Complete step by step answer:
We have a rod made of different materials. To find the centre of mass of the rod, we can find the position of the centre of mass for all the different constituent materials as the point where all the mass of that section is concentrated. These individual centres of masses can then be used to calculate the centre of mass of the body as a whole.
The information provided to us includes:
Total length of the road $L = 1m$
Length of iron ${L_i} = 0.2m$
Length of lead ${L_l} = 0.3m$
Length of aluminium ${L_a} = 0.2m$
Length of copper ${L_c} = L - ({L_i} + {L_l} + {L_a}) = 1 - 0.7 = 0.3m$
Area of cross section is A
We know that the centre of mass for a uniform body lies at its centre. Hence, considering the four material blocks, their centre of masses will lie at their centre plus the distance from one end of the rod as:
Centre of mass of iron ${x_i} = 0.1m$
Centre of mass of lead ${x_l} = {L_i} + 0.15 = 0.35m$
Centre of mass of aluminium ${x_a} = {L_i} + {L_l} + 0.1 = 0.6m$
Centre of mass of copper ${x_c} = {L_i} + {L_l} + {L_a} + 0.15 = 0.85m$
Now, the centre of mass of the rod can be calculated as:
$X = \dfrac{{\sum {mx} }}{{\sum m }} = \dfrac{{{m_i}{x_i} + {m_l}{x_l} + {m_a}{x_a} + {m_c}{x_c}}}{{{m_l} + {m_l} + {m_a} + {m_c}}}$ [Eq. 1]

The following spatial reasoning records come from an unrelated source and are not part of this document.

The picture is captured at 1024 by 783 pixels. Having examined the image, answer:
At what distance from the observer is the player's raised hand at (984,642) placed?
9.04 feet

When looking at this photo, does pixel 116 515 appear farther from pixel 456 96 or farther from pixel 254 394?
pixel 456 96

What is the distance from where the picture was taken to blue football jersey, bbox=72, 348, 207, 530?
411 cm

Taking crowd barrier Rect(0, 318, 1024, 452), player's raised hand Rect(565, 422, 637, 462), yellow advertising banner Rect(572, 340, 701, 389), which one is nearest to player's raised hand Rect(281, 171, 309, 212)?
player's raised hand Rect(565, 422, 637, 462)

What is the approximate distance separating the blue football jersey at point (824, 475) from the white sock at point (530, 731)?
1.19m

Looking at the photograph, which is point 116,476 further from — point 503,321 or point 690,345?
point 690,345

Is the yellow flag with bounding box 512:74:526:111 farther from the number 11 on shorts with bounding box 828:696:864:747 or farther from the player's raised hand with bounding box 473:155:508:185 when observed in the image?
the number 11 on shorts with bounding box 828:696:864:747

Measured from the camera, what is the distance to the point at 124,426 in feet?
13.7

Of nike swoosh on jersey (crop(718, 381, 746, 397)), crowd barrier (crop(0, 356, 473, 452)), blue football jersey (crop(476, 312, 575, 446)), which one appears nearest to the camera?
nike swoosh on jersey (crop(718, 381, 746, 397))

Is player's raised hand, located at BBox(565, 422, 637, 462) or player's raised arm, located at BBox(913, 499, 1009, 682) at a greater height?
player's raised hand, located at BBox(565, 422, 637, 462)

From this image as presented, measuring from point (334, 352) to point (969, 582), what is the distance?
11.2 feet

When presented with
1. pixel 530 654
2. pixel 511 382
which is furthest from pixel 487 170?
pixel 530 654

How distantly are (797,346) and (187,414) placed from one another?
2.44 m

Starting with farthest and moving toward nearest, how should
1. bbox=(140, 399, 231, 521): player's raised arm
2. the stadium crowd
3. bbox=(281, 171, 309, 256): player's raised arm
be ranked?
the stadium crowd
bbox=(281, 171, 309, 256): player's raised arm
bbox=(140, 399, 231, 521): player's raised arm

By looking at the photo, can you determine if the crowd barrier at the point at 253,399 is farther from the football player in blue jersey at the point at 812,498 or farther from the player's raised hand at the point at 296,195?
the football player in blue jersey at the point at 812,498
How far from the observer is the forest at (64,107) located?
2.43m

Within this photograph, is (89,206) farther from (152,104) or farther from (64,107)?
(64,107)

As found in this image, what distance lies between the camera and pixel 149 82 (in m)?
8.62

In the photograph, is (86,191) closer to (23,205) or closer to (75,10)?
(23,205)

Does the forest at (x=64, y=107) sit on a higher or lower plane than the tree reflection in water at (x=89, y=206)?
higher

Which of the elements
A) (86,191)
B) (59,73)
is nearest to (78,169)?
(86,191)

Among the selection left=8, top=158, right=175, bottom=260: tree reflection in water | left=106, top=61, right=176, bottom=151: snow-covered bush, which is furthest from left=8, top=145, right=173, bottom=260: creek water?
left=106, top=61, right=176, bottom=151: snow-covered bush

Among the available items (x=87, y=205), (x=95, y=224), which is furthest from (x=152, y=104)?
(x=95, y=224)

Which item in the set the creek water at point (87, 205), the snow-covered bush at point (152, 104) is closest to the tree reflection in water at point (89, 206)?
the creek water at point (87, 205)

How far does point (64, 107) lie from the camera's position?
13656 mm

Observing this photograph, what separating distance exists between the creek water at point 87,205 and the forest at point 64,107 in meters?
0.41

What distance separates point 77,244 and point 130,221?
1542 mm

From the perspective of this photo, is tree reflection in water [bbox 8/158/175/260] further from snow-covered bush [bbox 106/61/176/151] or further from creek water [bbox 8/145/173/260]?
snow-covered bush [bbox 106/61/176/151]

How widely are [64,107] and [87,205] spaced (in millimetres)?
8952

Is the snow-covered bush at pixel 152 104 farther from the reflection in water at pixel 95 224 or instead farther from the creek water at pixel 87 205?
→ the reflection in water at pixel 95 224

We know that the mass of an object depends upon its density as:
$m = {\text{density}} \times {\text{volume}} = {\text{density}} \times {\text{length}} \times {\text{area}}$
Since, the area of cross section is constant in our case, the mass will become:
$m = {\text{density}} \times {\text{length}}$
Substituting the respective density and length values in Eq. 1, gives us:
$X = \dfrac{{7.9 \times {{10}^3} \times 0.2{x_i} + 11.4 \times {{10}^3} \times 0.3{x_l} + 2.7 \times {{10}^3} \times 0.2{x_a} + 8.9 \times {{10}^3} \times 0.3{x_c}}}{{7.9 \times {{10}^3} \times 0.2 + 11.4 \times {{10}^3} \times 0.3 + 2.7 \times {{10}^3} \times 0.2 + 8.9 \times {{10}^3} \times 0.3}}$
Solving this further, we get:
$X = \dfrac{{1.58{x_i} + 3.42{x_l} + 0.54{x_a} + 2.67{x_c}}}{{1.58 + 3.42 + 0.54 + 2.67}}$
Now, we input the values of individual centre of masses to get:
$X = \dfrac{{1.58 \times 0.1 + 3.42 \times 0.35 + 0.54 \times 0.6 + 2.67 \times 0.85}}{{8.21}}$
$\Rightarrow X = \dfrac{{0.158 + 1.197 + 0.324 + 2.27}}{{8.21}} = 0.48m$
Hence, this is the position of the centre of mass from the left end of the rod.

Note:
As we saw in this question, the centre of mass makes it easier by simplifying the whole body as one mass acts at one point. Centre of mass is crucial in helping us balance systems. For humans, the centre of mass lies a bit below the navel, and hence when we stoop a little, we tend to lose balance as the centre of mass gets shifted.